JERUSALEM — The ultra-Orthodox rabbi in charge of the sacred Western Wall assured a government emissary April 4 that Jewish women will not be arrested if they try to recite the mourner’s prayer at the holy site, despite a warning from Israeli police.
Prime Minister Benjamin Netanyahu has tapped Natan Sharansky, chairman of the Jewish Agency, with defusing the conflict and ensuring “that every Jew in the world can pray in the manner that they are accustomed to at Judaism’s most important national and religious site.”
Sharansky met with Rabbi Shmuel Rabinowitz, the caretaker of the Western Wall, April 4, three weeks after the Israeli police told the Women of the Wall prayer group that their recitation of the Kaddish mourner’s prayer at the site would be grounds for arrest.
The Kaddish mourner’s prayer is the newest flashpoint in the ongoing dispute; ultra-Orthodox Jews say women should not sing or pray aloud in public because their voices are provocative to men. Because the mourner’s prayer traditionally is recited only when a quorum of 10 men is present, a group of women reciting the prayer in public is doubly offensive to traditionalists.

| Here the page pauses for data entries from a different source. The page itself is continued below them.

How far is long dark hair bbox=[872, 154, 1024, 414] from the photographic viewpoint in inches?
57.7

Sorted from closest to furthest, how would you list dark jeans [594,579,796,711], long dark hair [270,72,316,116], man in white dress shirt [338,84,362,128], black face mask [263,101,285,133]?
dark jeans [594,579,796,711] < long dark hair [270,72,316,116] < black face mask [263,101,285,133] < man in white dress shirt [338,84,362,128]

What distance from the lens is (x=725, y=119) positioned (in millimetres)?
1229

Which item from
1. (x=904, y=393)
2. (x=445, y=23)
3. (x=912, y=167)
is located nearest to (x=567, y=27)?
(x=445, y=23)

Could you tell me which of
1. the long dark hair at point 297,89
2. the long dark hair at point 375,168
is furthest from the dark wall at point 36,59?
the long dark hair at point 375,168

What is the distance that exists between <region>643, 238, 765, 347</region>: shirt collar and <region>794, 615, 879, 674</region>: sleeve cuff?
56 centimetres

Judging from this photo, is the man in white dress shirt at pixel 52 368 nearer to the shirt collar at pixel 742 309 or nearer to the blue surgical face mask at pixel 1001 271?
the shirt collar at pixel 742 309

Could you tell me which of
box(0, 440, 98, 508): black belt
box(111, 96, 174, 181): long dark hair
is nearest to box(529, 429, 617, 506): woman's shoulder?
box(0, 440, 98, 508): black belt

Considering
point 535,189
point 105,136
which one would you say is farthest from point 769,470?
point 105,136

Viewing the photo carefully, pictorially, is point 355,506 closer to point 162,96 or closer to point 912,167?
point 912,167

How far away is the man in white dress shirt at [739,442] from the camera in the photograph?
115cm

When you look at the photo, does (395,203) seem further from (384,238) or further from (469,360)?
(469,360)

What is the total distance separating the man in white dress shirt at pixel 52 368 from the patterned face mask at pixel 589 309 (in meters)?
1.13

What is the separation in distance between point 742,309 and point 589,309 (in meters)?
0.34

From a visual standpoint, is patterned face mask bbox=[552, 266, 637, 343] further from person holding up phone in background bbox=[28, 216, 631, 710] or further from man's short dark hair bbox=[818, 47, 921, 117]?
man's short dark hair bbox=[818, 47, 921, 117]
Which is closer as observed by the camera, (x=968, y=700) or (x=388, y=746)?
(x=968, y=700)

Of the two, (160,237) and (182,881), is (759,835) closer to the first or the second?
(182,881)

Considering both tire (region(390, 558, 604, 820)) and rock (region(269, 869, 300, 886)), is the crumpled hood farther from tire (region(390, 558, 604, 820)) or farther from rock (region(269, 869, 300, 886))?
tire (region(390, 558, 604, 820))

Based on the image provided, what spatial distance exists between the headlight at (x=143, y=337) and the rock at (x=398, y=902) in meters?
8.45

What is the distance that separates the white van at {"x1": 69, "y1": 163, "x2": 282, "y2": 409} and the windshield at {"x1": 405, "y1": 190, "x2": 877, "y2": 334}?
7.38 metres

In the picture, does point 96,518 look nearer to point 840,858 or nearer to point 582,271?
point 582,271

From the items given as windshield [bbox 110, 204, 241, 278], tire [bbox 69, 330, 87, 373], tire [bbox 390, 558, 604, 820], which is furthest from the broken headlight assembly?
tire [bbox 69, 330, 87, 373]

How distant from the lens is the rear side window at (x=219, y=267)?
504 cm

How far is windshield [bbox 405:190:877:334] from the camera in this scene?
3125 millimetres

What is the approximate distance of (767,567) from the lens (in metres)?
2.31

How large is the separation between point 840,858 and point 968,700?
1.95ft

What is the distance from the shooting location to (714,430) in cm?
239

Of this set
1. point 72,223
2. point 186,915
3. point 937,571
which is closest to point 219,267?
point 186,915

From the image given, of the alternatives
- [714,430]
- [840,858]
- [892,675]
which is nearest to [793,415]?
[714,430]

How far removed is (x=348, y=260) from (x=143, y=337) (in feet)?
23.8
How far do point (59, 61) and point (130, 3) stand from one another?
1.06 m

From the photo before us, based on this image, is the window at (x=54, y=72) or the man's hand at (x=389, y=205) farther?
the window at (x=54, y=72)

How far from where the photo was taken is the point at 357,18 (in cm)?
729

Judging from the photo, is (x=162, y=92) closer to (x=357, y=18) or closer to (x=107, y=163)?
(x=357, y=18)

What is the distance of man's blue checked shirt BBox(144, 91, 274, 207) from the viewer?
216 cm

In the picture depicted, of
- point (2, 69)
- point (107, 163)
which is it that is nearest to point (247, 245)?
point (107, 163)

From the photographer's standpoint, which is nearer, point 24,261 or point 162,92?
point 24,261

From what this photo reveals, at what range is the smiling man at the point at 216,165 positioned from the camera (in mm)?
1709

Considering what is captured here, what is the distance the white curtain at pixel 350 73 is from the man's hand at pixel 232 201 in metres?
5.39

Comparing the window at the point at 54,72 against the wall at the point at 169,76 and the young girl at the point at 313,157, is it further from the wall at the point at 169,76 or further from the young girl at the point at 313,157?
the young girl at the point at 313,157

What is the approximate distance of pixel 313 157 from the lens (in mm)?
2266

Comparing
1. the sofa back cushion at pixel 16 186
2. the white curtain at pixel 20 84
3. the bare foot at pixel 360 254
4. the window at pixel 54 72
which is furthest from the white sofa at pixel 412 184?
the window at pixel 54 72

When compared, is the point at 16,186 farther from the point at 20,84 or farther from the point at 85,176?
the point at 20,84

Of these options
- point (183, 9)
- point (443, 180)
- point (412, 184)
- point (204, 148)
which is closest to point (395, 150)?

Sharansky went into the meeting “to express his shock” at the March 14 police letter, but “Rabbi Rabinowitz assured Sharansky that, contrary to the letter, no woman would be arrested for reciting Kaddish at the Western Wall,” the agency statement said.
Rabinowitz could not be reached for comment.
Members of Women of the Wall, a group of Reform, Conservative and modern-Orthodox women, have been praying at the Western Wall for more than two decades despite objections from the ultra-Orthodox religious establishment, which has attempted to put further restrictions on the women’s prayer options.